Baden Regio

Kleinste Aargauer Regionalplanung wird aufgelöst: Baden plant neu mit dem Rohrdorferberg

..

Die kleinste Aargauer Regionalplanung Rohrdorferberg-Reusstal gibt es ab 2015 nicht mehr – dafür wächst Baden Regio stark. Die 13 Gemeinden mit 10000 Arbeitsplätzen bei rund 34000 Einwohnern werden neuen Regionen zugeteilt.

Der kleinste aller Aargauer Regionalplanungsverbände (Repla) wird aufgelöst: Die 1965 gegründete Repla Rohrdorferberg-Reusstal ist ab 2015 Geschichte. Rund 34 000 Einwohner und 10 000 Arbeitsplätze in 13 Gemeinden werden neuen Planungsregionen zugeteilt (siehe Karte). Dafür gibt es mehrere Gründe.

5 der 13 Gemeinden waren auch bei anderen Replas Mitglied, innerhalb des Verbands gab es wenig gemeinsame Interessen. Zwischen dem Reusstal und dem dicht besiedelten Rohrdorferberg habe es ein Gefälle gegeben, sagt Gregor Naef, Präsident der Repla und Gemeindeammann von Niederrohrdorf.

Heute streben die Replas zudem eine Professionalisierung an, das heisst: den Betrieb einer eigenen Geschäftsstelle.

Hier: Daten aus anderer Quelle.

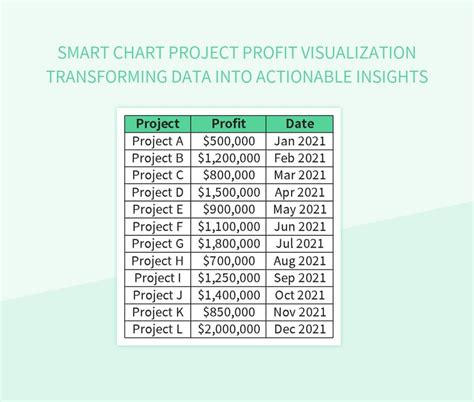 SMART CHART PROJECT PROFIT VISUALIZATION
TRANSFORMING DATA INTO ACTIONABLE INSIGHTS

| Project | Profit | Date |
|---|---|---|
| Project A | \$500,000 | Jan 2021 |
| Project B | \$1,200,000 | Feb 2021 |
| Project C | \$800,000 | Mar 2021 |
| Project D | \$1,500,000 | Apr 2021 |
| Project E | \$900,000 | May 2021 |
| Project F | \$1,100,000 | Jun 2021 |
| Project G | \$1,800,000 | Jul 2021 |
| Project H | \$700,000 | Aug 2021 |
| Project I | \$1,250,000 | Sep 2021 |
| Project J | \$1,400,000 | Oct 2021 |
| Project K | \$850,000 | Nov 2021 |
| Project L | \$2,000,000 | Dec 2021 |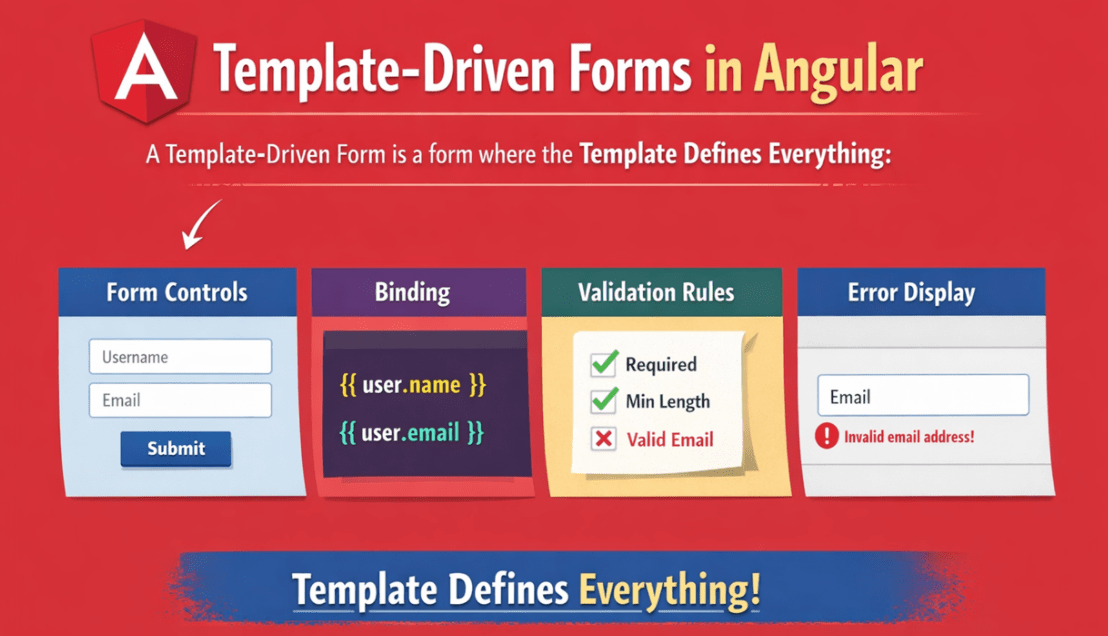 A Template-Driven Forms in Angular

A Template-Driven Form is a form where the Template Defines Everything:

Form Controls

Username

Email

Submit

Binding

{{ user.name }}

{{ user.email }}

Validation Rules

Required

Min Length

Valid Email

Error Display

Email

Invalid email address!

Template Defines Everything!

Der Repla Rohrdorferberg-Reusstal fehle die Grösse dafür, so Naef. Er sagt: «Mit rund 60 000 Einwohnern wäre eine eigene Geschäftsstelle möglich.»

Im Sommer müssen die Gemeindeversammlungen über die Auflösung der Repla und den Beitritt zu anderen Planungsverbänden entscheiden. Laut Naef ist das eine «Formsache».

Als er sein Amt vor weniger als zwei Jahren antrat, war schon klar, dass die Repla in der heutigen Form nicht mehr lange existieren wird. Zur Diskussion stand aber nicht nur die Auflösung: «Wir hatten auch Szenarien zur Aufrechterhaltung der Repla aufgestellt, mit Mellingen als möglichem Zentrum.»

Diese Option haben die Mitglieder aber verworfen. «Ohne Nebengeräusche» habe der Vorstand der Repla entschlossen, die Auflösung zu beantragen. 10 der 13 Mitglieder planen künftig mit Baden Regio, vier davon waren schon vorher Doppelmitglied.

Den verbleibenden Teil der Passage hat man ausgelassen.